Write out, unchanged, the lines of the data from the one containing "Is the shrub" through the last line, with both of those lines included.

++++ Material shown

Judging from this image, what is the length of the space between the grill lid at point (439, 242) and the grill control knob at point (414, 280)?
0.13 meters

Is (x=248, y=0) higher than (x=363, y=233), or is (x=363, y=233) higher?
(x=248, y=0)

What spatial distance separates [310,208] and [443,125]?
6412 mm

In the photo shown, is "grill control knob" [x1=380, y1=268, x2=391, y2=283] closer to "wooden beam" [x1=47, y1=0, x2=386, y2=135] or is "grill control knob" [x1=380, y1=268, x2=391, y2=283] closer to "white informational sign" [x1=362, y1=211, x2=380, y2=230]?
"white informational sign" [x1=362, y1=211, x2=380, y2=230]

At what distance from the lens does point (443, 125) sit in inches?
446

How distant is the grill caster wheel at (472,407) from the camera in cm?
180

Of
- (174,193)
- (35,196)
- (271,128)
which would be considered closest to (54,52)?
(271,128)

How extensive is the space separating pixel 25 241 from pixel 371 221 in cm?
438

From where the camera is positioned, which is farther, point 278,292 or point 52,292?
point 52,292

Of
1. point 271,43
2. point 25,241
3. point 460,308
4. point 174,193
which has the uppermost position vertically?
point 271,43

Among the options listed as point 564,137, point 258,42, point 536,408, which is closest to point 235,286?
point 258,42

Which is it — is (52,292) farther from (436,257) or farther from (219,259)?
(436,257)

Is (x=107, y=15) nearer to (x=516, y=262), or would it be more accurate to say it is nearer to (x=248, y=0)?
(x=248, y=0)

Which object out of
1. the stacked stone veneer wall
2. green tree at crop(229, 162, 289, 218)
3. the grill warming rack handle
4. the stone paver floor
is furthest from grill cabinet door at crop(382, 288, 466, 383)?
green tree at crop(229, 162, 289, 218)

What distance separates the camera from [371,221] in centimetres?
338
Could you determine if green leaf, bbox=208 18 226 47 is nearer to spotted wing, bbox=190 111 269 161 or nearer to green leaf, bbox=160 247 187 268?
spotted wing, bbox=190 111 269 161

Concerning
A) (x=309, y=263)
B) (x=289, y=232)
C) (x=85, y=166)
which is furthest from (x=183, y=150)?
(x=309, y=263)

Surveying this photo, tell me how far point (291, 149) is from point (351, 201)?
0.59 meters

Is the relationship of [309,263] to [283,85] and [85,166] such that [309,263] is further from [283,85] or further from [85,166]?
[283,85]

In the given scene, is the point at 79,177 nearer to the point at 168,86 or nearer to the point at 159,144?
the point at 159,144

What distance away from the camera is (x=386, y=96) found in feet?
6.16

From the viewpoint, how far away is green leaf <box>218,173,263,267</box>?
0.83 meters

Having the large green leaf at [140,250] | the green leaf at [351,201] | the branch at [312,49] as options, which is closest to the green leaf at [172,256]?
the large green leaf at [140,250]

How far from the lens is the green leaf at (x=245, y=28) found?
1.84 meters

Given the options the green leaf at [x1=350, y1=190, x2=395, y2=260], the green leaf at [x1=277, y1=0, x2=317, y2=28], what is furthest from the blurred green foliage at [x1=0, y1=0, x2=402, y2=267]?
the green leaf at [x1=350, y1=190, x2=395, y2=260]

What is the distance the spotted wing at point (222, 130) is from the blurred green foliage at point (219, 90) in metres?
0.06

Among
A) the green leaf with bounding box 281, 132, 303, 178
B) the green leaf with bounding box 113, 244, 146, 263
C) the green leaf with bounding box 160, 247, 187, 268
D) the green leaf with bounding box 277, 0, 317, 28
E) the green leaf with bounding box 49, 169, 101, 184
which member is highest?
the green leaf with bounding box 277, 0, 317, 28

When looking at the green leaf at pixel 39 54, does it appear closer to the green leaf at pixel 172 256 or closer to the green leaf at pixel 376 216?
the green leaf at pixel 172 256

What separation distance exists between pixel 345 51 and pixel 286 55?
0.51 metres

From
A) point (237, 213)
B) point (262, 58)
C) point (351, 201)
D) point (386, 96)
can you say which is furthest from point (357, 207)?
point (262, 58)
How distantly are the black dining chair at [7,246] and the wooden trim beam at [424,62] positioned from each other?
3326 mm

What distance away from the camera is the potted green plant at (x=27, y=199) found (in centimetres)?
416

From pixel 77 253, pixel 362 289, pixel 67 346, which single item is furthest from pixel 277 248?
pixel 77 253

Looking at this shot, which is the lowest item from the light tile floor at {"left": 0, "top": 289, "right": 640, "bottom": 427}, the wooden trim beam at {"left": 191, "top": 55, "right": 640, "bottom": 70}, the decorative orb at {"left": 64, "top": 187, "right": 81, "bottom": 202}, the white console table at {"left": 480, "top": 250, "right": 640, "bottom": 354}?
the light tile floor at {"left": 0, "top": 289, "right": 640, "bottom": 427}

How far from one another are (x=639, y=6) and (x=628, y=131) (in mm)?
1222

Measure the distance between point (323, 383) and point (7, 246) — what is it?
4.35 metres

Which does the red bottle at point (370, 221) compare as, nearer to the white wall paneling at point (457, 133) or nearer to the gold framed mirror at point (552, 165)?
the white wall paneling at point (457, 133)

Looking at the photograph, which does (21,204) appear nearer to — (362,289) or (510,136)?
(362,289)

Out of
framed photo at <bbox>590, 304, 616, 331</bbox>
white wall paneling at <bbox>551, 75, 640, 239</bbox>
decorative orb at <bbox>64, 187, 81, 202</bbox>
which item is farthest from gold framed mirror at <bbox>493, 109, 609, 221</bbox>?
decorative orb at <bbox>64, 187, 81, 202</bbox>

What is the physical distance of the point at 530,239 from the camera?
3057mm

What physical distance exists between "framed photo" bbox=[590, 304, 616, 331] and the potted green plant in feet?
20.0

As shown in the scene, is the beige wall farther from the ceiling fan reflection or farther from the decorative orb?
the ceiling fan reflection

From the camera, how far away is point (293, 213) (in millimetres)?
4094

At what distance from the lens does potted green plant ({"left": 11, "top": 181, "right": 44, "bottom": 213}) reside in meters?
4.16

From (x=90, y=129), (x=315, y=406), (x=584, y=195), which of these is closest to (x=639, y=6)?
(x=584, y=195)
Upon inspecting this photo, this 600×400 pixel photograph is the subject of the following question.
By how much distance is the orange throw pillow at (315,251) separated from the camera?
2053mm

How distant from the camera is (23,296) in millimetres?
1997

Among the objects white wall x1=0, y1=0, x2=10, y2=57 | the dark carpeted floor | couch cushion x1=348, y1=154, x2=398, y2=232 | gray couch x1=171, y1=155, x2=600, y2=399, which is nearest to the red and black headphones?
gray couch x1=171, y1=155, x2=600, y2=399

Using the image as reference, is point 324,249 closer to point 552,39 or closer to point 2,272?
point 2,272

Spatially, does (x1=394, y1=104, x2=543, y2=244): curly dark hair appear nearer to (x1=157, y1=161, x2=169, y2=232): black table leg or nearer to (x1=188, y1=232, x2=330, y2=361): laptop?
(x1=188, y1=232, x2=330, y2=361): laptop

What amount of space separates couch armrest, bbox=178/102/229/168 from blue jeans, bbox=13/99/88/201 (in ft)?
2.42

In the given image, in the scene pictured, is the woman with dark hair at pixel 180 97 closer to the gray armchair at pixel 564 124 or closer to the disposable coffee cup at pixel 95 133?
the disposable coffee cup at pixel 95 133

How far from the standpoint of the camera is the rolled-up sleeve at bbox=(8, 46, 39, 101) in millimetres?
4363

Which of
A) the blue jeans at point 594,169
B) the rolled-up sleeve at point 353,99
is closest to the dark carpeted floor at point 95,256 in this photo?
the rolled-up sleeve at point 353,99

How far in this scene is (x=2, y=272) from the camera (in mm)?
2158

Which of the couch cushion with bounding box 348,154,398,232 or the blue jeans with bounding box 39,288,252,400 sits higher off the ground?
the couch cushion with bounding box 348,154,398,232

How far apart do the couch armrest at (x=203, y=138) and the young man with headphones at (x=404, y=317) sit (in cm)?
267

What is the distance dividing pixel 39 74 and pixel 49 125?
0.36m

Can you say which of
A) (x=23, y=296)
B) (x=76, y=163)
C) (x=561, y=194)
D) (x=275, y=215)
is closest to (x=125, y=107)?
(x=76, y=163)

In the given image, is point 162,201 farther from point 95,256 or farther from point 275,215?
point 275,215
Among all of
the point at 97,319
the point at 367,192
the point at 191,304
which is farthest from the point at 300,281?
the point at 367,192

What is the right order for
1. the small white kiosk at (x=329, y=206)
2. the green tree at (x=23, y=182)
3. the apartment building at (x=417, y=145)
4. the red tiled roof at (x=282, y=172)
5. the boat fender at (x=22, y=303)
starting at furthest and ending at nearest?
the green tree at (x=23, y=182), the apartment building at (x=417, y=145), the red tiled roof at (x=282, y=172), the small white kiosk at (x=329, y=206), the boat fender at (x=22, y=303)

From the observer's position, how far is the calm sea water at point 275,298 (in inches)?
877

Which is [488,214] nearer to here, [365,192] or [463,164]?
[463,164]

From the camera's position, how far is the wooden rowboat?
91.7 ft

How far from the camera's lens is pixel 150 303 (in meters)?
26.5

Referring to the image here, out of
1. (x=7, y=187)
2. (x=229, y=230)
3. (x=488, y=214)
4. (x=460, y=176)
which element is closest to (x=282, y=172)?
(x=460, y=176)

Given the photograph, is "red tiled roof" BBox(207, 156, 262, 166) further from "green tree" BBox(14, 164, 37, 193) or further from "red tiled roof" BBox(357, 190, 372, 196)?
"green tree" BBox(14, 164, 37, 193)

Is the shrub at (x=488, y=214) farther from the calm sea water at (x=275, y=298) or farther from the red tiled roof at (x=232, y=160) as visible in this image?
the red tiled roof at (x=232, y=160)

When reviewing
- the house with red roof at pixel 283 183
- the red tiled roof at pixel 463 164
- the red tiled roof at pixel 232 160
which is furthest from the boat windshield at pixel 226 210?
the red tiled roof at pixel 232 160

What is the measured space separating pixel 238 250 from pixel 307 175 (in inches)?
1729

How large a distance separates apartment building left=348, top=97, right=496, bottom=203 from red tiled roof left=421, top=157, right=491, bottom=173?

++++++++

### The reply:
Is the shrub at (x=488, y=214) farther from the calm sea water at (x=275, y=298) or farther from the red tiled roof at (x=232, y=160) as visible in this image?
the red tiled roof at (x=232, y=160)

When reviewing
- the house with red roof at pixel 283 183
- the red tiled roof at pixel 463 164
- the red tiled roof at pixel 232 160
which is furthest from the boat windshield at pixel 226 210?
the red tiled roof at pixel 232 160

What is the measured space separating pixel 238 250 from pixel 307 175 (in inches)?
1729

How large a distance separates apartment building left=348, top=97, right=496, bottom=203 from red tiled roof left=421, top=157, right=491, bottom=173?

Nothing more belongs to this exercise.